┌──
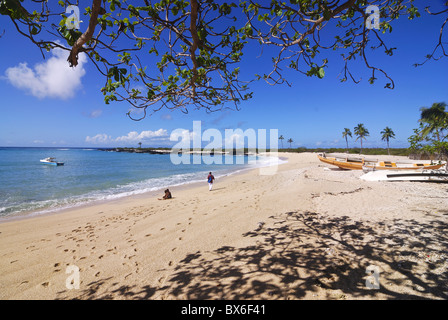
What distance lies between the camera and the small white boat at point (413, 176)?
412 inches

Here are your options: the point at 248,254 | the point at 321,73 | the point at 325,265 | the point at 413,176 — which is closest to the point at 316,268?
the point at 325,265

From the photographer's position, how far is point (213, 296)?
3223 mm

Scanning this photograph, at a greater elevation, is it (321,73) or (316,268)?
(321,73)

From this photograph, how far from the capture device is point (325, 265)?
12.5 feet

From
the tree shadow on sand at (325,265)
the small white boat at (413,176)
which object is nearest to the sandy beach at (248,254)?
the tree shadow on sand at (325,265)

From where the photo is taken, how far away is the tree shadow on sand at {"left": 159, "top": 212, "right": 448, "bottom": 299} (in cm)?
313

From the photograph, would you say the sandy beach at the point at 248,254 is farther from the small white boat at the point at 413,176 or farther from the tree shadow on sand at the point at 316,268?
the small white boat at the point at 413,176

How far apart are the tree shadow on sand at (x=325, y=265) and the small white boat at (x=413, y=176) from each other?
26.0 feet

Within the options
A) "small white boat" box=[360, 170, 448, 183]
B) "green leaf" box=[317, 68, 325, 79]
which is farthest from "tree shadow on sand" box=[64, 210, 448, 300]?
"small white boat" box=[360, 170, 448, 183]

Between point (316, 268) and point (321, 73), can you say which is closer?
point (321, 73)

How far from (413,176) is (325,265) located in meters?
11.9

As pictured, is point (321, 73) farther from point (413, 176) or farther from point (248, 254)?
point (413, 176)
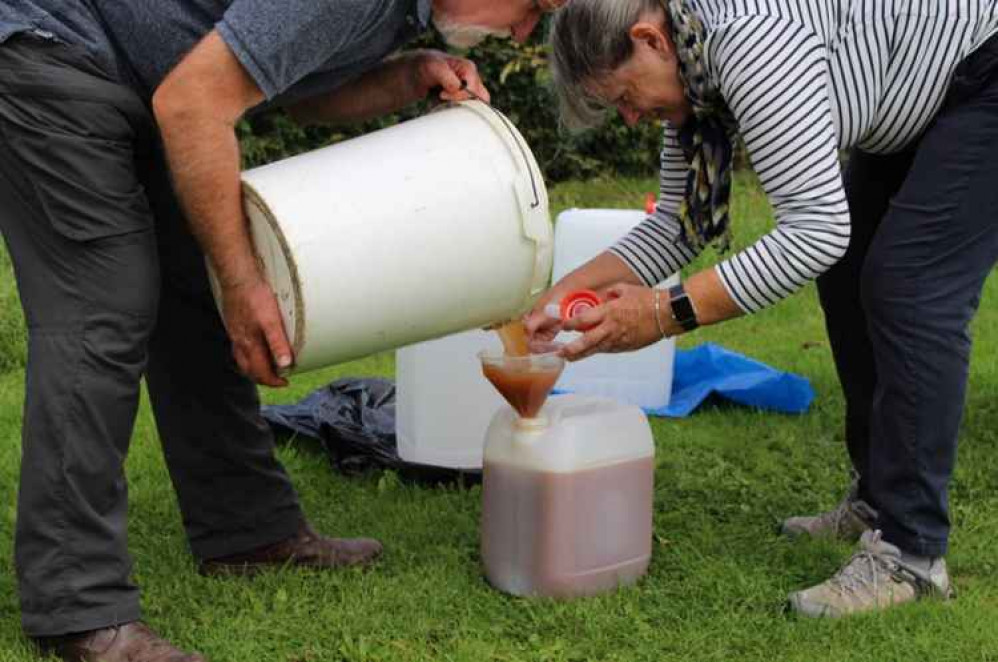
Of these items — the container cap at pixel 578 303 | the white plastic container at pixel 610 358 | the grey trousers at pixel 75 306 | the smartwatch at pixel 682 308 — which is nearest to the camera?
the grey trousers at pixel 75 306

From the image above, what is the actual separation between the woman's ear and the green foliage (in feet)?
13.3

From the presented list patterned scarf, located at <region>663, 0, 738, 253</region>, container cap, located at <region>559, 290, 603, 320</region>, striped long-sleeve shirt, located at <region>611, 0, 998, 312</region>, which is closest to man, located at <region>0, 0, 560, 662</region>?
patterned scarf, located at <region>663, 0, 738, 253</region>

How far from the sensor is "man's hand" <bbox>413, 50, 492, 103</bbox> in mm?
2857

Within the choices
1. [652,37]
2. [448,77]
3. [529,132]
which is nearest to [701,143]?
[652,37]

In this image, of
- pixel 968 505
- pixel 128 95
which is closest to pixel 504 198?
pixel 128 95

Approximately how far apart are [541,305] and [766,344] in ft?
7.67

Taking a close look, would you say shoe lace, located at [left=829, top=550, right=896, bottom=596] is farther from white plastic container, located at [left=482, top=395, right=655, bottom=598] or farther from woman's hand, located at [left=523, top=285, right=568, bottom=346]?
woman's hand, located at [left=523, top=285, right=568, bottom=346]

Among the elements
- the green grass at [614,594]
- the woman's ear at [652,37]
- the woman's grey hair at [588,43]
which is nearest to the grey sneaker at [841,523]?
the green grass at [614,594]

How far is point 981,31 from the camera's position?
2727mm

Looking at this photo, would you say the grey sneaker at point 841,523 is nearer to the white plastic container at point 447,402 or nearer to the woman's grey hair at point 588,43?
the white plastic container at point 447,402

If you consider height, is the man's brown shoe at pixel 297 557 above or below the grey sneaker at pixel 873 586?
below

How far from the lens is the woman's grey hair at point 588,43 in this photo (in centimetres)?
264

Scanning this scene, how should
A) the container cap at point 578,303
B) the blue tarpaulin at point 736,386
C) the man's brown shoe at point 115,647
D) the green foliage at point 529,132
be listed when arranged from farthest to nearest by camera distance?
the green foliage at point 529,132 → the blue tarpaulin at point 736,386 → the container cap at point 578,303 → the man's brown shoe at point 115,647

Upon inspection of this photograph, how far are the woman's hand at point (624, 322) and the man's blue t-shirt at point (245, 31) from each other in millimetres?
594
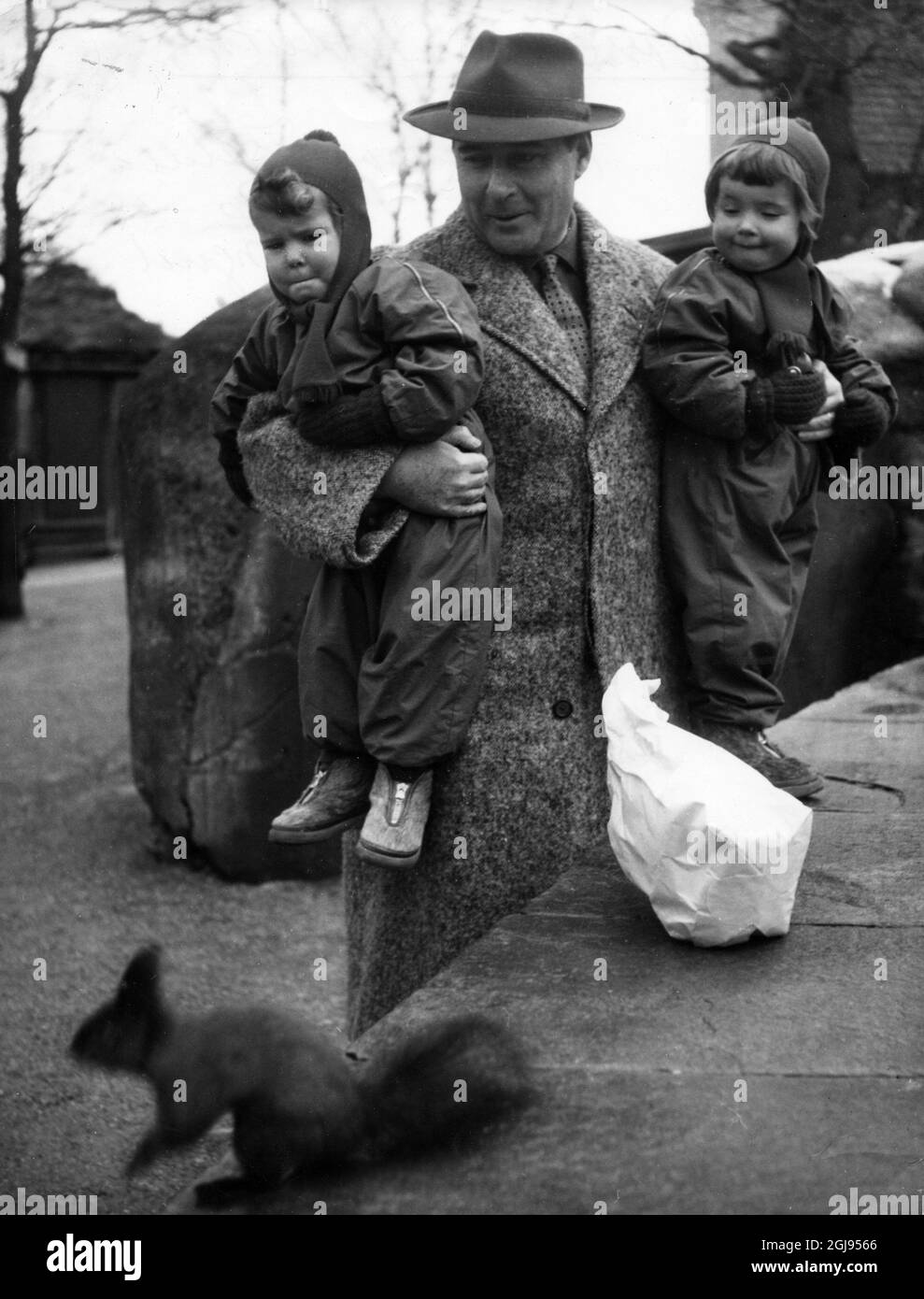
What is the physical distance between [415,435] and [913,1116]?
1212 mm

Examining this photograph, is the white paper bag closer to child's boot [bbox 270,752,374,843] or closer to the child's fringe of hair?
child's boot [bbox 270,752,374,843]

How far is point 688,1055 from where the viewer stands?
1903 mm

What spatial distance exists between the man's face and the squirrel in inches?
52.3

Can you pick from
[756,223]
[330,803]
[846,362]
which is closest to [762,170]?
[756,223]

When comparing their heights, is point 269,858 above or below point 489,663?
below

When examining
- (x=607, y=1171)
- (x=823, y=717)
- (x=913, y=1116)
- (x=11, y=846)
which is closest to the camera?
(x=607, y=1171)

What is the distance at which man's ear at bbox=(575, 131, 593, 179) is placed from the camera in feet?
8.54

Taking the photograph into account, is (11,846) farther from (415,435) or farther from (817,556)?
(415,435)

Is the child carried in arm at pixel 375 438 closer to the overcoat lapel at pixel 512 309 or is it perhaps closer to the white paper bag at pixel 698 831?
the overcoat lapel at pixel 512 309

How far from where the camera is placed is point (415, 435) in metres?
2.39

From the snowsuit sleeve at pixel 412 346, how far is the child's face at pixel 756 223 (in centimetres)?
53

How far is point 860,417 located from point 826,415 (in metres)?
0.08

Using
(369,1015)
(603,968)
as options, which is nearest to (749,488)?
(603,968)

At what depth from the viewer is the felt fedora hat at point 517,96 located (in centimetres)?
→ 248
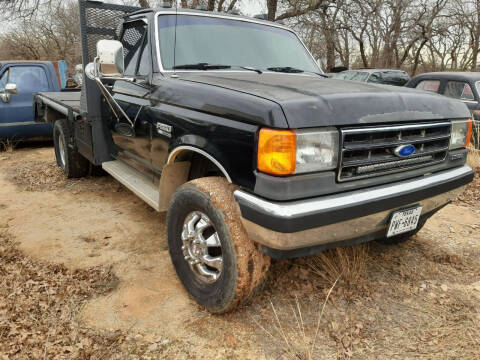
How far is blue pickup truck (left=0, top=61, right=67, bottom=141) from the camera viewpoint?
299 inches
└──
*Instructions for the task*:
Arrange the lines of the material, from the line with "How far is point 688,1055" through the last line of the material, as a Markdown table with the columns Row and Line. Skip blank lines and leave the pictures out.

*Answer below*:
| Row | Line |
|---|---|
| 1 | How far is point 688,1055 from where the viewer stands? |
| 2 | 1903 mm |
| 3 | What spatial distance exists between the man's face and the squirrel in inches? |
| 4 | 52.3 |
| 5 | Can you pick from |
| 6 | [756,223] |
| 7 | [330,803] |
| 8 | [846,362] |
| 9 | which is closest to [762,170]? |
| 10 | [756,223] |
| 11 | When comparing their heights, is point 269,858 above or below point 489,663? |
| 12 | below |
| 13 | When examining |
| 14 | - (x=607, y=1171) |
| 15 | - (x=823, y=717) |
| 16 | - (x=913, y=1116) |
| 17 | - (x=11, y=846) |
| 18 | which is closest to the camera? |
| 19 | (x=607, y=1171) |
| 20 | What is the distance at which man's ear at bbox=(575, 131, 593, 179) is placed from the camera in feet? |
| 21 | 8.54 |
| 22 | Taking the photograph into account, is (11,846) farther from (415,435) or farther from (817,556)? |
| 23 | (415,435) |
| 24 | Is the child carried in arm at pixel 375 438 closer to the overcoat lapel at pixel 512 309 or is it perhaps closer to the white paper bag at pixel 698 831? |
| 25 | the overcoat lapel at pixel 512 309 |
| 26 | How far from where the camera is placed is point (415, 435) in metres? |
| 27 | 2.39 |
| 28 | From the snowsuit sleeve at pixel 412 346, how far is the child's face at pixel 756 223 (in centimetres)? |
| 29 | 53 |
| 30 | How far is point 860,417 located from point 826,415 (in metres)? |
| 31 | 0.08 |
| 32 | Using |
| 33 | (369,1015) |
| 34 | (603,968) |
| 35 | as options, which is nearest to (749,488)? |
| 36 | (603,968) |
| 37 | At what depth from the viewer is the felt fedora hat at point 517,96 located (in centimetres)? |
| 38 | → 248 |
| 39 | How far is blue pickup truck (left=0, top=61, right=67, bottom=141) from the camera viewpoint? |
| 40 | 299 inches |